Another case is that some devices can't actually achieve 100% PWM, limited to e.g. 255/256ths.

Though, it's probably not a *huge* concern for this project... 1/255th power probably just won't move the motor at all, and take up a tiny bit of current, but it is worth keeping in mind.

I think my switching-heating problem was due to older MOSFET devices with huge gate-charges that my AVR couldn't overcome, causing them to switch really slowly. Can't be *that* big a problem these days, considering how common switching-power-supplies are... But definitely worth looking at the output with a scope, especially if you're getting more heat than expected.

Thanks Eric! And nice job with the potential AVR traps compilation.

I mentioned the 0% duty cycle thing because it can cause a short for the duration of the "glitch" pulse, when one is PWMing the complimentary FET to the one that is supposed to be off!

Even with modern MOSFETs one has to be careful. Don't use FETs with overly high breakdown voltage, as they tend to have a higher input capacitance for the same on resistance as a lower breakdown voltage part... I commonly see people driving 12V motors with IRF510s, it is just not right ;-)

Also, it is so much better to switch power MOSFETs with 10-12 V than with the ~5 V from a microcontroller, cause even if we're talking about logic level transistors, their on resistance gets so much lower with 10V.

Haha, I think, if he hadn't already ordered the boards, we might've succeeded in scaring daveDarko away from this project...

Dave! Just try it, see what happens, then come back here for some things to look into *if* it doesn't work :)

I've had interesting/annoying results with mosfets and inductive-loads... And have become nothing even close to an expert, nor even knowledgeable enough to read a datasheet. My last PWM-based mosfet-driven inductive-load-project resulted in purchases of a dozen or more different parts and a lot of trial/error.

Things to consider: Gate-Capacitance/charge... higher values require quite a bit more current to turn the gates on and off quickly (otherwise, they'll charge up slowly, which results in slowed edges == "resistor-mode" == heat).
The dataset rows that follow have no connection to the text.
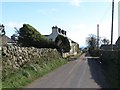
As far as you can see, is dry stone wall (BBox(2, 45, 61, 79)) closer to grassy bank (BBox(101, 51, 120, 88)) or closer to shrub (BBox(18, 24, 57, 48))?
grassy bank (BBox(101, 51, 120, 88))

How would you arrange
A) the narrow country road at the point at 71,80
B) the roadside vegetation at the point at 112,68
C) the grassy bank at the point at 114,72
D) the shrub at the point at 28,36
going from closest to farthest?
1. the narrow country road at the point at 71,80
2. the grassy bank at the point at 114,72
3. the roadside vegetation at the point at 112,68
4. the shrub at the point at 28,36

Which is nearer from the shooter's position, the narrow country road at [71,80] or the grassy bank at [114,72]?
the narrow country road at [71,80]

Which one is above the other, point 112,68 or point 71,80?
point 112,68

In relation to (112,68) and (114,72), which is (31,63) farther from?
(114,72)

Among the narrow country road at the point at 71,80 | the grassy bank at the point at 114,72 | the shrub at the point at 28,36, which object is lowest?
the narrow country road at the point at 71,80

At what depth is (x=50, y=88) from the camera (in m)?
15.0

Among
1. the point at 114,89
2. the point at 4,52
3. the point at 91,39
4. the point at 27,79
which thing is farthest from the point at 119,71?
the point at 91,39

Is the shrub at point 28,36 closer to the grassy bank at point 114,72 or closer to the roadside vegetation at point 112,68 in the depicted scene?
the roadside vegetation at point 112,68

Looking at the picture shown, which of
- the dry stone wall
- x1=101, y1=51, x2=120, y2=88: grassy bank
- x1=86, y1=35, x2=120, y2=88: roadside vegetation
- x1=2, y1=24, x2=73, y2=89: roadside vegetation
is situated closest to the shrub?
x1=2, y1=24, x2=73, y2=89: roadside vegetation

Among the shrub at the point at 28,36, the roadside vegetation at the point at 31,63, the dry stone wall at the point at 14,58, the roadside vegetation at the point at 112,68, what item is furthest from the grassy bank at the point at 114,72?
the shrub at the point at 28,36

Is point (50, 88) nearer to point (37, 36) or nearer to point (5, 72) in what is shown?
point (5, 72)

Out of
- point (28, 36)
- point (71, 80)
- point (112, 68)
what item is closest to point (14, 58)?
point (71, 80)

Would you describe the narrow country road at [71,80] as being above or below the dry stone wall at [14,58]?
below

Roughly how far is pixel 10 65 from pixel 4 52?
98 cm
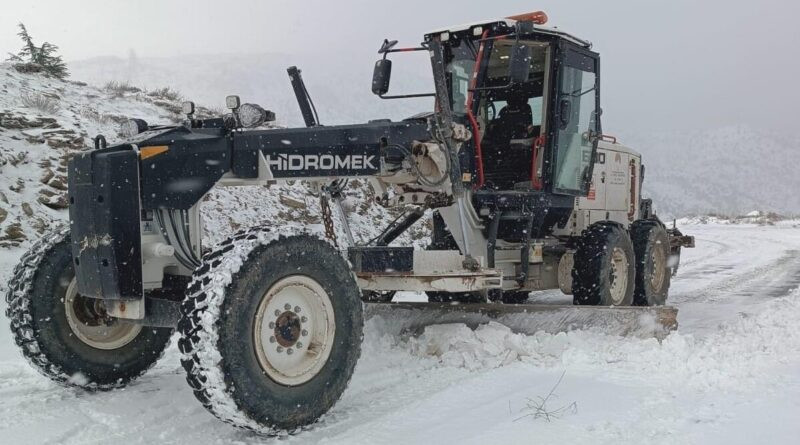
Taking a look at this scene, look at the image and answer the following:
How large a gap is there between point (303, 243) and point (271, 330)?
47 centimetres

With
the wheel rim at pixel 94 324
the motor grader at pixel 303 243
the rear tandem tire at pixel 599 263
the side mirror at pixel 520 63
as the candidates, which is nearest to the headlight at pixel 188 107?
the motor grader at pixel 303 243

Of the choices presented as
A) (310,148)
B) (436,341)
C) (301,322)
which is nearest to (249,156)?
(310,148)

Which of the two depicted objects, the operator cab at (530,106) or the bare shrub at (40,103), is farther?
the bare shrub at (40,103)

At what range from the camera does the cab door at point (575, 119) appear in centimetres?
652

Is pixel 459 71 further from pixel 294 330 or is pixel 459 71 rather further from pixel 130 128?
pixel 294 330

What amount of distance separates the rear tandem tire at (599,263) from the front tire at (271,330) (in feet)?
10.9

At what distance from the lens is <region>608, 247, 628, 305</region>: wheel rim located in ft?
22.3

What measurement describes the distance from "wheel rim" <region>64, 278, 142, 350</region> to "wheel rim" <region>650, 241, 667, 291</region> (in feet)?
18.6

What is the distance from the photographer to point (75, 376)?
4.12 m

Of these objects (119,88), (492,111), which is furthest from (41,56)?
(492,111)

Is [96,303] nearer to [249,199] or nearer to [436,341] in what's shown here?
Result: [436,341]

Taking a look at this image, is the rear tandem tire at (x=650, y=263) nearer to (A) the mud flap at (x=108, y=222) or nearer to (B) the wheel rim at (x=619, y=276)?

So, often, "mosfet-drivers" are used, which can drive a ton of current into the gate (often also results in requiring higher voltages than the gate-voltage, though, I think, some of those drivers can generate those voltages themselves. Also, sometimes those drivers are designed such that you can use nothing but N-Channel FETs, because they tend to have lower on-resistance).
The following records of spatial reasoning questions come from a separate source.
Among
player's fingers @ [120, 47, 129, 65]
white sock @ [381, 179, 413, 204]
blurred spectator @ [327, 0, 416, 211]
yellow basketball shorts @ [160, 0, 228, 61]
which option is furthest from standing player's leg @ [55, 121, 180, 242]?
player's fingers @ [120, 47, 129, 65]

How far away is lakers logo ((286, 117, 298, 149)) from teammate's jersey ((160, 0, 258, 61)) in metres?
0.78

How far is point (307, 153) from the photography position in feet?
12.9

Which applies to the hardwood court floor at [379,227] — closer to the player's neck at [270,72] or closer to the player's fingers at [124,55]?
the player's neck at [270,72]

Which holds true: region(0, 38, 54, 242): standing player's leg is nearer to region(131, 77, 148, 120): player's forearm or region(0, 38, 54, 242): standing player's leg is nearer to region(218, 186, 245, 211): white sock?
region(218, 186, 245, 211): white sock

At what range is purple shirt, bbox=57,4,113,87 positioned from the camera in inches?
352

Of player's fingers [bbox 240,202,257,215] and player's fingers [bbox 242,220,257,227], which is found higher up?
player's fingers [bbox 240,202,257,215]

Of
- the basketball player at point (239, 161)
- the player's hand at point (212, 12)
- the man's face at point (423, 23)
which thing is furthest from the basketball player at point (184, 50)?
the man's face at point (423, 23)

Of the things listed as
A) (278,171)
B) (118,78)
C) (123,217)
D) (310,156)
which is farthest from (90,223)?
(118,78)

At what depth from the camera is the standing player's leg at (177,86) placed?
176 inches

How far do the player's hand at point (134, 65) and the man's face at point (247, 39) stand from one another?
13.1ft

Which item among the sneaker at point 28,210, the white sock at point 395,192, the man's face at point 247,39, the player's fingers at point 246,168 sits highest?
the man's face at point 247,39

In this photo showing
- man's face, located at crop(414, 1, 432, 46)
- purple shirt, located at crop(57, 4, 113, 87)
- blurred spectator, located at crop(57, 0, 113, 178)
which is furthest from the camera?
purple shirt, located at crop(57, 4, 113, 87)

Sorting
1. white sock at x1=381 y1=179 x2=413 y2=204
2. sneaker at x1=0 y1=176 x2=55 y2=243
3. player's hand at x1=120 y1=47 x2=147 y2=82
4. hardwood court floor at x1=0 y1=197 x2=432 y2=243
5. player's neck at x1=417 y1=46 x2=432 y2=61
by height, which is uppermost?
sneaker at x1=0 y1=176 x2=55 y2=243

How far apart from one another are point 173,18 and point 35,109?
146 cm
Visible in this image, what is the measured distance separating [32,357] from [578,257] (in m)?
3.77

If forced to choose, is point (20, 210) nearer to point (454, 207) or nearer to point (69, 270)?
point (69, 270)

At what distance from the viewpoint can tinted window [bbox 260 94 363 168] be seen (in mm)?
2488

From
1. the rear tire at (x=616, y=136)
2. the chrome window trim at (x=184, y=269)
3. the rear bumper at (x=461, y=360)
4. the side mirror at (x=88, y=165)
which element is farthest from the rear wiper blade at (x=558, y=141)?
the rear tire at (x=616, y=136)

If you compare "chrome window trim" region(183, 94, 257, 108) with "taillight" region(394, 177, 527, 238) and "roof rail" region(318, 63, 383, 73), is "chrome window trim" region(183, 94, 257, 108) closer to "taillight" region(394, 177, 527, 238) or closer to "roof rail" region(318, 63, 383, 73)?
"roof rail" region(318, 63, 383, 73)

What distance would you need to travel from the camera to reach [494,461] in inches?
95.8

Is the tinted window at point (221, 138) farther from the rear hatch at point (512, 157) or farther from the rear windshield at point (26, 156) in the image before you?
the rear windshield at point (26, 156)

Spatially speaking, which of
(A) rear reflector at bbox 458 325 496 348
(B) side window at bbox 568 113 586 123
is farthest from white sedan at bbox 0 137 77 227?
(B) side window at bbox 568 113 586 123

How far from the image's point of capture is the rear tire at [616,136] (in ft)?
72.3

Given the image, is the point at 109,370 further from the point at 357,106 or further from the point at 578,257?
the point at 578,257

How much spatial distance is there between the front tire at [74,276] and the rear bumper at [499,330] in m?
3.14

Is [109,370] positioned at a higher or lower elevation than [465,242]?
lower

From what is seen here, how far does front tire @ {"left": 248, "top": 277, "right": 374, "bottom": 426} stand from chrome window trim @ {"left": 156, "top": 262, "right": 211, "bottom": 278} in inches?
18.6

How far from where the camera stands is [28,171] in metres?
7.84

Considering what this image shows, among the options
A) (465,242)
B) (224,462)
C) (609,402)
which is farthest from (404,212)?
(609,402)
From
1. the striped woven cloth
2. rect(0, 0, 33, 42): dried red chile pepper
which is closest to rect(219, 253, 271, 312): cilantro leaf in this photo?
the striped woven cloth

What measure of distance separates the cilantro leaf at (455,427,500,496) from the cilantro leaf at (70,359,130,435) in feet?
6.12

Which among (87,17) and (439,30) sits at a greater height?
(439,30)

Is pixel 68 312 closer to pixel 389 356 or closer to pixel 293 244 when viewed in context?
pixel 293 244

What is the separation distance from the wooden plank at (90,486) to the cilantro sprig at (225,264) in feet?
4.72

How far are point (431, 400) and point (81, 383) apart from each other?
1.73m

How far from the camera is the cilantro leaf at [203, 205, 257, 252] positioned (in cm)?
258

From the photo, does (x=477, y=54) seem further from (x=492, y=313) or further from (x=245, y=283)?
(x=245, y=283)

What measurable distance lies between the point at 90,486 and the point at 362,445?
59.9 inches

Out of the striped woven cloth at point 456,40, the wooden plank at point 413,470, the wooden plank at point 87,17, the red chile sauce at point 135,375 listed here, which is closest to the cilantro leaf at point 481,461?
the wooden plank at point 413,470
Right, so, the more time spent *switching* (e.g. via PWM driving the motor itself), the more heat is generated... So, even though the *full-on* current-specs may be quite high, as you switch quickly, the package may not be able to dissipate that much heat (I think I fried some 60V 20A MOSFETs with a 24V/4A load by using too high of a PWM frequency).

Flyback diodes... Those in the mosfets may be good-nough. But, if not, they need to be fast-acting and need to handle the motor-current (maybe even a little more).
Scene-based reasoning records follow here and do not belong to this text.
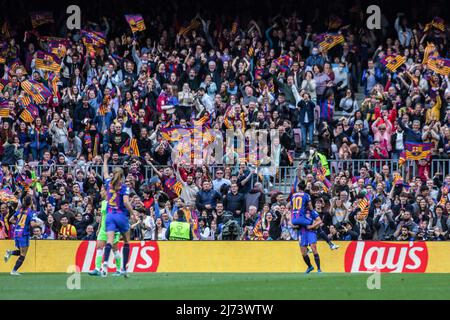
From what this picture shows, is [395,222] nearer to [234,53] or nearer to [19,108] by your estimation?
[234,53]

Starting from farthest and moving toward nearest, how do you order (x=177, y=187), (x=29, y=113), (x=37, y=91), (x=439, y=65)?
(x=37, y=91)
(x=29, y=113)
(x=439, y=65)
(x=177, y=187)

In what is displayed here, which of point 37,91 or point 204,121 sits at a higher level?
point 37,91

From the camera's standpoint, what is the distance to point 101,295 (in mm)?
20062

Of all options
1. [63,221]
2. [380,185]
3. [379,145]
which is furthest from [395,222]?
[63,221]

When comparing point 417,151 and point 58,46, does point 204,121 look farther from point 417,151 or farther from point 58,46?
point 58,46

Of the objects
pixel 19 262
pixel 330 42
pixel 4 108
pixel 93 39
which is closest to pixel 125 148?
pixel 4 108

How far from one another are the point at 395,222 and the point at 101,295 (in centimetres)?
984

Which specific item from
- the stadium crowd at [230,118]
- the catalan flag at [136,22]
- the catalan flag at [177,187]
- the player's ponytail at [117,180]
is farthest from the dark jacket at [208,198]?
the catalan flag at [136,22]

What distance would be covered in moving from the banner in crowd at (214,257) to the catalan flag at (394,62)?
678 centimetres

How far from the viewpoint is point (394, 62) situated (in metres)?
32.2

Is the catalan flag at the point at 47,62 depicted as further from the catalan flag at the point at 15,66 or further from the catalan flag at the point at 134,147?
the catalan flag at the point at 134,147

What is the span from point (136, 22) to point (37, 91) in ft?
11.5

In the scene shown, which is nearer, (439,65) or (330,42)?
(439,65)

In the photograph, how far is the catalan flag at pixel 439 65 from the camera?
3191cm
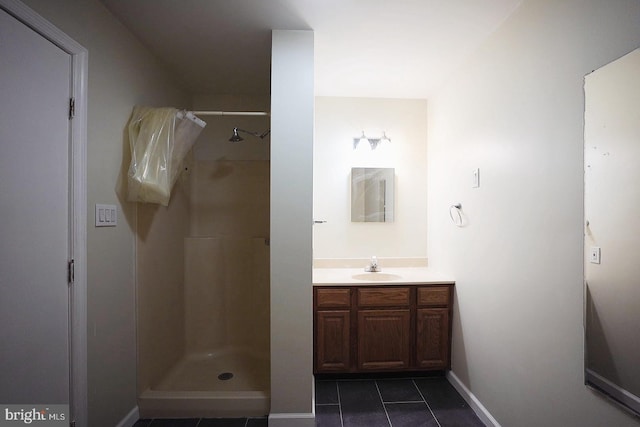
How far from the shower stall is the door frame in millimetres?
666

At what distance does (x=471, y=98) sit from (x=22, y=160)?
248cm

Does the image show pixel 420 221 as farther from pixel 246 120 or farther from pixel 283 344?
pixel 246 120

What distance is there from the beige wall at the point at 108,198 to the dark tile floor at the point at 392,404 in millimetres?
1255

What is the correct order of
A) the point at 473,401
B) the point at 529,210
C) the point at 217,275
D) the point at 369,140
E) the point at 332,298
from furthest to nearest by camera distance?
1. the point at 369,140
2. the point at 217,275
3. the point at 332,298
4. the point at 473,401
5. the point at 529,210

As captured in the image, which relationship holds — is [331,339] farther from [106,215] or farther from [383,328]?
[106,215]

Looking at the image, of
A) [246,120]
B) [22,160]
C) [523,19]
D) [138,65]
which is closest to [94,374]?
[22,160]

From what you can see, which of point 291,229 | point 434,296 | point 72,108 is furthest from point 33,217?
point 434,296

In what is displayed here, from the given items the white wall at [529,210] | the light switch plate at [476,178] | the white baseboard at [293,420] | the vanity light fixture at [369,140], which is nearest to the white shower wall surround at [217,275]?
the white baseboard at [293,420]

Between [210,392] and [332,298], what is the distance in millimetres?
1040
Erm, probably some other lessons, as well, but basically what it boiled down to was just trying out the devices... 'cause, certainly, there're ones that can drive your load with a direct input from a uC... right?

(And, again, *I* can't tell anything from the datasheet, so this is in no way a commentary that yours won't work, just some notes of things I never predicted running into)

well thank you for your input :) 

How is the direction decoded in the PWM signal? Further I would probably not use discrete transistors. There are integrated H-bridges like L9910 (a extreme cheap one) for example. But it should also work with two of these double mostfets, four IOs of the attiny an some software.

on start up the pwm input is the center position and lower then is backwards and higher is forwards (i think, could be the other way around) - I've seen mosfet H-bridges while briefly looking but I was ordering those controller boards at voelkner.de and was not able to find an MOSFET h-bridge there. So I've copied the design decisions of the controllers as well and took 6pin MOSFETs ;) 

also: voelkner really isn't the best place to find stuff you might need, only what you know you need.. there was also no L9910 to get there. Just checked.